Yeah, I guess they have a good legal team.
Sorry, here’s the NYT link
http://www.nytimes.com/2003/11/15/opinion/the-wal-martization-of-america.html
I spent some time working out west as a traveling nurse. I was in a few western states, one of which was New Mexico. I was working in a small town (total population: 19,000) which was primarily Navajo and the “others” who were there to either work for the government in managing the reservation or to sell to the folk working for the feds. I found it of interest that in order to buy almost anything, you had to go to Wal-Marts. There were a few very small groceries in town, and the rest was for things Wal-Marts wouldn’t or couldn’t sell: horses, saddles, hooves, trucks, tractors, plows, Indian goods (Dream Catchers, actual Indian-made goods, etc.) There was a bakery there, and I think a “real” sewing store, which sold a wide selection of cloth, threads, buttons, etc. They survived because Wal-Marts sewing section was anemic. The only other actual business was a newspaper, which was also very anemic.
okay pups this is really simple
ALL WOMEN MUST NOT SHOP AT walmart till things change drastically
dont give em a dime
the MISOGINIST cheap bastards
they need a farmers cooperative,and maybe a gov run px
Alice Walton Says: Let Them Eat Cake
by Jonathan Tasini
Friday 13 of May, 2005
Posted to Front Page Posts
So, what would you do if you were, along with your mommy, the richest woman in the world, but your workers either can’t afford health insurance or have to pay through the nose to get pathetic insurance and, as a matter of policy, your CEO tells the world that your company doesn’t expect its pay to allow workers to provide for their families? Simple answer: if you’re Alice Walton you buy a painting for more than $35 million. I mean, that’s the reaction of a normal human being, isn’t it?
Yes, the tale of the Walton family seems to get even stranger. Buried down in the metro section of the New York Times today is the news that dear Alice–who is tied with dear Mother for the 13th spot on Forbes magazine’s list of the wealthiest people in the world with a mere $18 billion–bought an Asher B. Durand painting called “Kindred Spirits”(hey, don’t feel bad, I had no idea who this Asher person was either). The painting will be displaced in the Walton’s museum which will open in 2009 in Bentonville.
Oddly, even The New York Times seemed to have caught some spiritual vibe that these Waltons are very twisted–this very same day Paul Krugman has a column entitled “Always Low Wages. Always.” His column compares General Motors to Wal-Mart. Krugman points out that Wal-Mart is now the “widely emulated business icon,” replacing GM, which just had its bonds downgraded to junk status.
His thought is not a new one: GM workers could attain a middle-class life style on the wages and benefits the company provided in return for the sweat of the people who turned out their cars; Wal-Mart workers don’t have anywhere near that security. Not everyone is doing poorly at Wal-Mart, Krugman writes: “In 1968, the head of General Motors received about $4 million in today’s dollars – and that was considered extravagant. But last year Scott Lee Jr., Wal-Mart’s chief executive, was paid $17.5 million. That is, every two weeks Mr. Lee was paid about as much as his average employee will earn in a lifetime.”

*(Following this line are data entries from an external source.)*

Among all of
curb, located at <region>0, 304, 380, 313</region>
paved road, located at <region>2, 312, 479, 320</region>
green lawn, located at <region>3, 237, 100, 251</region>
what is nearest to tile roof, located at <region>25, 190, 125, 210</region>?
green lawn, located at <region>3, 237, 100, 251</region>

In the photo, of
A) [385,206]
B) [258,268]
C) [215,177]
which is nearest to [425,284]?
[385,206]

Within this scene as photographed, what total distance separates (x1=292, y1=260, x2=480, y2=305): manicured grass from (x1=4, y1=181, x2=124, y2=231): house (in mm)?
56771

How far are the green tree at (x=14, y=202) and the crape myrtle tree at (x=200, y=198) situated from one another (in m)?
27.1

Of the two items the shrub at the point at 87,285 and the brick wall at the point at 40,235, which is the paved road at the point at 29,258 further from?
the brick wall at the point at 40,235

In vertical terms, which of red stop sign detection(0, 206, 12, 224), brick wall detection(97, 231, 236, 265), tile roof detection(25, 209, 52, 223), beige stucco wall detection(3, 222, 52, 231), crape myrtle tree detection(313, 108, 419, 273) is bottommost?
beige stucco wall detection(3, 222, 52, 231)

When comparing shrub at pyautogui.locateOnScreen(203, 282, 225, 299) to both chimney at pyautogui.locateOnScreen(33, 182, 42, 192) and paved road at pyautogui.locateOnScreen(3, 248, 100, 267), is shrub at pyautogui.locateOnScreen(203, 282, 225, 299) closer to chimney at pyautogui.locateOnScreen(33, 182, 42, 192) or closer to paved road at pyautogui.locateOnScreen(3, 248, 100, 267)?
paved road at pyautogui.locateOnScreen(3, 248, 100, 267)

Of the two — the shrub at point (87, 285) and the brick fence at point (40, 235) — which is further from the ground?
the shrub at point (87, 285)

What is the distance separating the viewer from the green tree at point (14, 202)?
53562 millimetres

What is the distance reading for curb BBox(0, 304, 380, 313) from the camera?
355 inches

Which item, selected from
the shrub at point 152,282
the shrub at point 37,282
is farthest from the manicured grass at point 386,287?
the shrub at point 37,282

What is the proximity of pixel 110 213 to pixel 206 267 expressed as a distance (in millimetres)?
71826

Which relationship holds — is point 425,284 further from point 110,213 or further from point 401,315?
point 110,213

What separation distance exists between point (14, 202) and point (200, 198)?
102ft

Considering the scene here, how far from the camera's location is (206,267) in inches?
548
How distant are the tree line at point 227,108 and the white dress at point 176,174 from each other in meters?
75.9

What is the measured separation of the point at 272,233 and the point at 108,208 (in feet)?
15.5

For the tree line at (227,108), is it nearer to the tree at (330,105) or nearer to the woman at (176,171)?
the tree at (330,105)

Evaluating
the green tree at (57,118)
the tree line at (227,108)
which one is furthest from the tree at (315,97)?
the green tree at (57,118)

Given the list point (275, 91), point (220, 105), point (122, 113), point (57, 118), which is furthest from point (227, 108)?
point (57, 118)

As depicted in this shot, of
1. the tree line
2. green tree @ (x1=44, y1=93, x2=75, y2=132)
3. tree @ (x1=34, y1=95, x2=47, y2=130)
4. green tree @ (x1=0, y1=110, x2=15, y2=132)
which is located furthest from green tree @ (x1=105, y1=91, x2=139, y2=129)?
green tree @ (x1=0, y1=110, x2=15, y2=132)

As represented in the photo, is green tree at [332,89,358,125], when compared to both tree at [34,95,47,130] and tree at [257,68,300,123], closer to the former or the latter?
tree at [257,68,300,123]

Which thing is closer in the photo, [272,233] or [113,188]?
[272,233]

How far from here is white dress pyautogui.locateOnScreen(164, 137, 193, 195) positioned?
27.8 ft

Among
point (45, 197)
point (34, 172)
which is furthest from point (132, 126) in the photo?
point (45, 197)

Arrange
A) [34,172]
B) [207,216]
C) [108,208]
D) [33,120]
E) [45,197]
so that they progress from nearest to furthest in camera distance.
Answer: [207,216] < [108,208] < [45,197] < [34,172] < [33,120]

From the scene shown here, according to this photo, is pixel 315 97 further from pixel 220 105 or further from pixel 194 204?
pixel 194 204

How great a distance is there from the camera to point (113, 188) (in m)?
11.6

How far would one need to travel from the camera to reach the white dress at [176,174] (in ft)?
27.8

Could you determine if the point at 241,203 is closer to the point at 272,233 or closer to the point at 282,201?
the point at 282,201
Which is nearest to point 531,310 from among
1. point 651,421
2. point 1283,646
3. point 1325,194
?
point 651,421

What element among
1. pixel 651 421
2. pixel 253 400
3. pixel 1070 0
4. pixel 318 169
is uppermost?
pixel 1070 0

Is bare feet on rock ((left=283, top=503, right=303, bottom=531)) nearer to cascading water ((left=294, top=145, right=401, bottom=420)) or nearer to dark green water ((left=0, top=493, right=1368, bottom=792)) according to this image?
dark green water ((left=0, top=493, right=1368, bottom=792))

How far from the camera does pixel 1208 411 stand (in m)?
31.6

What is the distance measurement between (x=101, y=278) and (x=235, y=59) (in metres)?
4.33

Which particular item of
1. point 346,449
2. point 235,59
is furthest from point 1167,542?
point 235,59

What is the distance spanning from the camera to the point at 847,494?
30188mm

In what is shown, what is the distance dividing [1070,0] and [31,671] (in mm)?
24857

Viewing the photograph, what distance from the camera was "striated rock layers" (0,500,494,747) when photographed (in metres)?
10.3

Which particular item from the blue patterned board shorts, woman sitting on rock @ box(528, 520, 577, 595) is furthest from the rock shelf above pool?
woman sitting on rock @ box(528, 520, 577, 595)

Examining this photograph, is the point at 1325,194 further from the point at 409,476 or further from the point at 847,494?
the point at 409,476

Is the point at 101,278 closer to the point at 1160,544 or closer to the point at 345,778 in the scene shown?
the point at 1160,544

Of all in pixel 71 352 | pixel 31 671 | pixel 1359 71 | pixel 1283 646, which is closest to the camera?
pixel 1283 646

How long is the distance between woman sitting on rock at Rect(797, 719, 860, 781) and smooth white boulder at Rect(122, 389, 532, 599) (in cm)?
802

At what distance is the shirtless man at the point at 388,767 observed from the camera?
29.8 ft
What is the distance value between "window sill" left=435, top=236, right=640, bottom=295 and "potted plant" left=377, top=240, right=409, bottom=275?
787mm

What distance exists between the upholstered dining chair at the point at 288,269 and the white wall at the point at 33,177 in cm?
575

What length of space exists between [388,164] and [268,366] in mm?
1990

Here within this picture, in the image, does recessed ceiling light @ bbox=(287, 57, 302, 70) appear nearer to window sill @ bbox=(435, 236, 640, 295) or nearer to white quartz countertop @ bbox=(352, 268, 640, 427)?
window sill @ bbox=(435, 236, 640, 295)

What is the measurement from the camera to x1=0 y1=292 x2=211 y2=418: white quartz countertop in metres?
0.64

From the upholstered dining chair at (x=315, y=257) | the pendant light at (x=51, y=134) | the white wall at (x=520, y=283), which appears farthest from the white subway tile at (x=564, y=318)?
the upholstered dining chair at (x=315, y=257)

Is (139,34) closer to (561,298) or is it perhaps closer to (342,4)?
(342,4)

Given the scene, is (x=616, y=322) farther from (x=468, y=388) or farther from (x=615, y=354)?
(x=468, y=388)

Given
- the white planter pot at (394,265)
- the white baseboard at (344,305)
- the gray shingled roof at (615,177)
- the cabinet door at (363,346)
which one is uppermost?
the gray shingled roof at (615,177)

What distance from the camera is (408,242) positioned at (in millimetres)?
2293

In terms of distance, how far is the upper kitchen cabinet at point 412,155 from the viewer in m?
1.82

http://www.workinglife.org/blogs/view_post.php?content_id=2167
Walmart around here charges TOP DOLLAR
I think it’s time for these elite white men to find out what sexism and misogyny really feel like.
That’s an even better idea than mine that these elite white men should find out what sexism and misogyny really feel like.
Clearly, women are still considered to be nothing more than chattel.